For more than eight years we’ve been confronted with the most barbaric, the most violent form of imperialist neocolonialism. Slavery continues to impose itself on us. Our predecessors taught us one thing: a slave who cannot assume his own revolt does not deserve to be pitied. We do not feel sorry for ourselves, we do not ask anyone to feel sorry for us. The people of Burkina Faso have decided to fight, to fight against terrorism, in order to relaunch their development.

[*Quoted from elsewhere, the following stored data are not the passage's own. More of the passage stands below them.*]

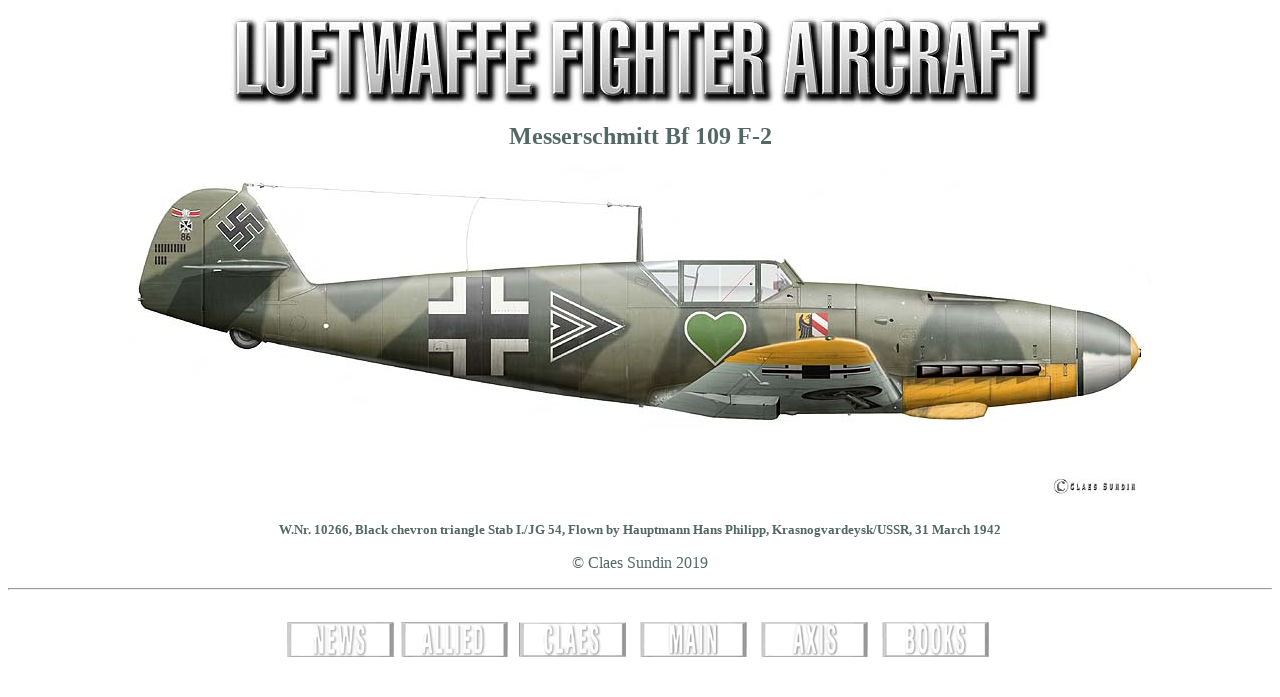

--- FILE ---
content_type: text/html
request_url: http://luftwaffeinprofile.se/Bf%20109%20F%20Phillips.html
body_size: 996
content:
<HTML>  
<HEAD>
  <META NAME="GENERATOR" CONTENT="Adobe PageMill 3.0 Mac">
  <TITLE>Hauptmann Hans Philipp</TITLE>
  <SCRIPT language="javascript">
  </SCRIPT>
  <SCRIPT TYPE="text/javascript">
  var _gaq = _gaq || [];
  _gaq.push(['_setAccount', 'UA-20748451-1']);
  _gaq.push(['_trackPageview']);
  (function() {
    var ga = document.createElement('script'); ga.type = 'text/javascript'; ga.async = true;
    ga.src = ('https:' == document.location.protocol ? 'https://ssl' : 'http://www') + '.google-analytics.com/ga.js';
    var s = document.getElementsByTagName('script')[0]; s.parentNode.insertBefore(ga, s);
  })();
  </SCRIPT>
</HEAD>
<BODY LINK="#000000" BGCOLOR="#ffffff" ALINK="#000000" VLINK="#999999"
TEXT="#536865">

<P><CENTER><IMG SRC="Bok%20no%203%20banner.jpg" WIDTH="836" HEIGHT="99"
ALIGN="BOTTOM" BORDER="0" NATURALSIZEFLAG="3"></CENTER></P>

<P><CENTER><B><FONT SIZE="+2" FACE="Verdana">Messerschmitt Bf
109 F-2</FONT></B></CENTER></P>

<P><CENTER><B><FONT SIZE="+2" FACE="Verdana"><IMG SRC="Me%20109%20F-2%20Philipp.jpg"
WIDTH="1022" HEIGHT="340" ALIGN="BOTTOM" BORDER="0" NATURALSIZEFLAG="3"></FONT></B></CENTER></P>

<P><CENTER><B><FONT SIZE="-1" FACE="Verdana">W.Nr. 10266, Black
chevron triangle Stab I./JG 54, Flown by Hauptmann Hans Philipp,
Krasnogvardeysk/USSR, 31 March 1942</FONT></B></CENTER></P>

<P><CENTER><FONT COLOR="#546965" FACE="Verdana">&copy; Claes Sundin
2019</FONT></CENTER></P>

<P><CENTER><HR><BR>
<TABLE WIDTH="713" BORDER="0" CELLSPACING="0" CELLPADDING="0"
HEIGHT="47">
  <TR>
    <TD WIDTH="16%" HEIGHT="46">
      <P><CENTER><A HREF="news.html"><IMG SRC="news.gif" WIDTH="107"
      HEIGHT="35" ALIGN="BOTTOM" BORDER="0" NATURALSIZEFLAG="3"></A></CENTER></TD>
    <TD WIDTH="16%">
      <P><CENTER><A HREF="Allied.html"><IMG SRC="allied.gif" WIDTH="107"
      HEIGHT="35" ALIGN="BOTTOM" BORDER="0" NATURALSIZEFLAG="3"></A></CENTER></TD>
    <TD WIDTH="17%">
      <P><CENTER><A HREF="claes.html"><IMG SRC="claes.gif" WIDTH="107"
      HEIGHT="35" ALIGN="BOTTOM" BORDER="0" NATURALSIZEFLAG="3"></A></CENTER></TD>
    <TD WIDTH="17%">
      <P><CENTER><A HREF="index.html"><IMG SRC="main.gif" WIDTH="107"
      HEIGHT="35" ALIGN="BOTTOM" BORDER="0" NATURALSIZEFLAG="3"></A></CENTER></TD>
    <TD WIDTH="17%">
      <P><CENTER><A HREF="Axes.html"><IMG SRC="axis.gif" WIDTH="107"
      HEIGHT="35" ALIGN="BOTTOM" BORDER="0" NATURALSIZEFLAG="3"></A></CENTER></TD>
    <TD ALIGN="CENTER"><A HREF="Books.html"><IMG SRC="books.gif"
      WIDTH="107" HEIGHT="35" ALIGN="BOTTOM" BORDER="0" NATURALSIZEFLAG="3"></A></TD> 
  </TR>
</TABLE></CENTER>

</BODY>
</HTML>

Traoré has been compared to his predecessor Thomas Sankara. At a dinner with François Mitterrand in 1986, Sankara reproached Mitterrand for consorting with ‘bandits such as Jonas Savimbi’, the rebel leader in Angola in cahoots with South Africa, and ‘killers’ such as Pik Botha, then foreign minister of the apartheid state. Mitterrand, for his part, chided Sankara for his ‘clear-cut opinions’: a ‘mark of his youth’. Many Burkinabès are convinced that France had a hand in Sankara’s assassination. ‘France assassine!’ was one of the chants in Ouagadougou after the news of his death broke. In 2021 the French authorities handed over some – but not all – of the secret service documents pertaining to Sankara’s murder to the Burkinabè authorities, but few Burkinabès will be content with the version of events France has offered.

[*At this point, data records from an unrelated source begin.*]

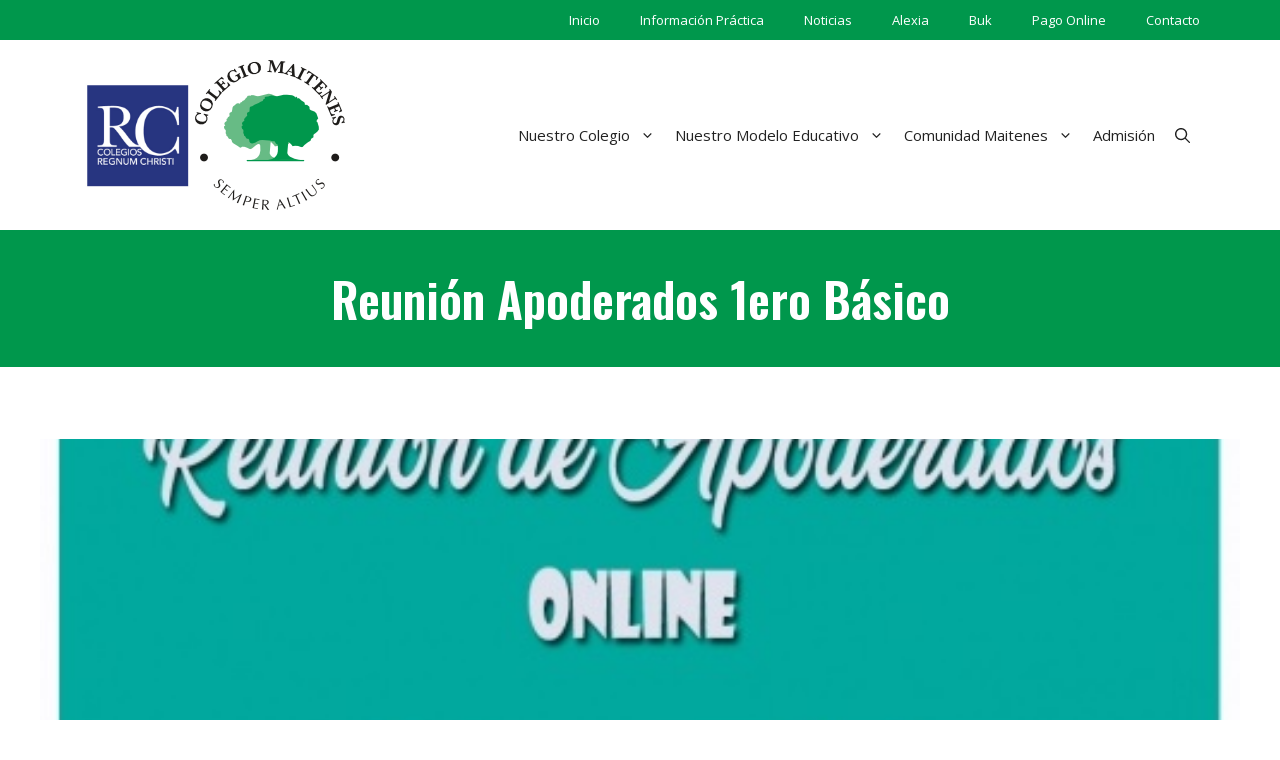

--- FILE ---
content_type: text/css
request_url: https://www.colegiomaitenes.cl/wp-content/themes/cm--generatepress_child/style.css?ver=1703046525
body_size: 752
content:
/*
 Theme Name:   Colegio Maitenes - GeneratePress Child
 Theme URI:    https://www.redcolegiosrc.cl
 Description:  tema personalizado para el colegio Maitenes
 Author:       Nelson Grez
 Author URI:   https://www.nelsongrez.cl
 Template:     generatepress
 Version:      0.1
*/

/*===================================================================== ratios =====================================================================*/
.ratio-1-1 {
  aspect-ratio: 1/1;
}
.ratio-4-5 {
  aspect-ratio: 4/5;
}
.ratio-4-3 {
  aspect-ratio: 4/3;
}
.ratio-3-4 {
  aspect-ratio: 3/4;
}
.ratio-16-5 {
  aspect-ratio: 16/5;
}
.ratio-16-4 {
  aspect-ratio: 16/4;
}

/*===================================================================== imágenes posición
=====================================================================*/
.position-center-top {
  object-position: center top;
}


/*===================================================================== variables =====================================================================*/
:root {
      --color-principal: #00964B;
      --color-secundario: #68BA85;
      --color-blanco: #ffffff;
      --color-gris: #999999;
      --color-negro: #000000;
    }

/*===================================================================== Logotipo Red - cabecera =====================================================================*/
 
 .logo-red {
      display: flex;
      align-content: center;
      justify-content: center;
      padding: 5px;    
 }
 
 .logo-red__link {
     line-height:0;    
 }
 
 .logo-red__imagen {
     width: 105px;
 }
 
 /*===================================================================== Imágenes destacadas de páginas y entradas =====================================================================*/
 
 .featured-image {
     position: relative;
     margin: auto;
     max-width: 1200px;
     height: calc(1200px * 6 / 16) !important;
     border-bottom: 4px solid var(--color-secundario);
 }
 .featured-image img {
     width: 100%;
     height: 100%;
     position: absolute;
     top: 0;
     left: 0;
     object-fit: cover;
     object-position: center;
 }
 
 @media only screen and (max-width: 1200px) {
     .featured-image {
         width: 100%;
         height: calc(100vw * 6 / 16) !important;
     }    
  }
 @media only screen and (max-width: 768px) {
     .featured-image {
         width: 100%;
         height: calc(100vw * 9 / 16) !important;
     }
 }   
 @media only screen and (max-width: 576px) {
     .featured-image {
         width: 100%;
         height: calc(100vw * 3 / 4) !important;
     }    
  }
  
  
  /*===================================================================== Imágenes listado de noticias =====================================================================*/
  
  .inside-article .post-image {
    position: relative;
    margin: auto;
    max-width: 400px;
    height: calc(400px * 3 / 4) !important;
  }
 
 .inside-article .post-image a img {
    width: 100%;
    height: 100%;
    position: absolute;
    top: 0;
    left: 0;
    object-fit: cover;
    object-position: center;
 }
 
 /*===================================================================== flipbox =====================================================================*/
 
.flip-box {
  perspective: 1000px;
}

.flip-box-inner {
  position: relative;
  transition: transform 0.8s;
  transform-style: preserve-3d;
}

.flip-box:hover .flip-box-inner {
  transform: rotateY(180deg);
}

.flip-box-front, .flip-box-back {
  position: absolute;
  width: 100%;
  height: 300px;
  backface-visibility: hidden;
}

.flip-box .flip-box-back {
  transform: rotateY(180deg);
}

Traoré has promised to relinquish power after two years but may not last that long. He has already survived two coup plots. His infatuation with Russia suggests that the old order might be replaced with something not much better. ‘We feel like family,’ he said at the summit. Burkina Faso and Russia, he claimed in a feat of revolutionary imagination, ‘share the same history in the sense that we are the forgotten peoples of the world’. Twinned in adversity, ‘we are here to talk about the future of our peoples, about what is going to happen tomorrow, about this free world to which we aspire, this world without interference in our internal affairs.’ Traoré has remained silent on Putin’s ‘special military operation’. Analysts suggest that he may have to enlist the Wagner Group in his fight against Islamic fundamentalists, as Mali and reportedly Niger have already done. In Central African Republic, where Wagner has been operating since 2018, the group controls a gold mine capable of producing ‘upwards of $1 billion’. An eyewitness who was forced to flee the town of Bambari under fire from Wagner in early 2021 gave the following account: ‘They were shooting us from the ground, and planes fired from the sky … To say “killing” is an understatement. It was total carnage. Like Armageddon.’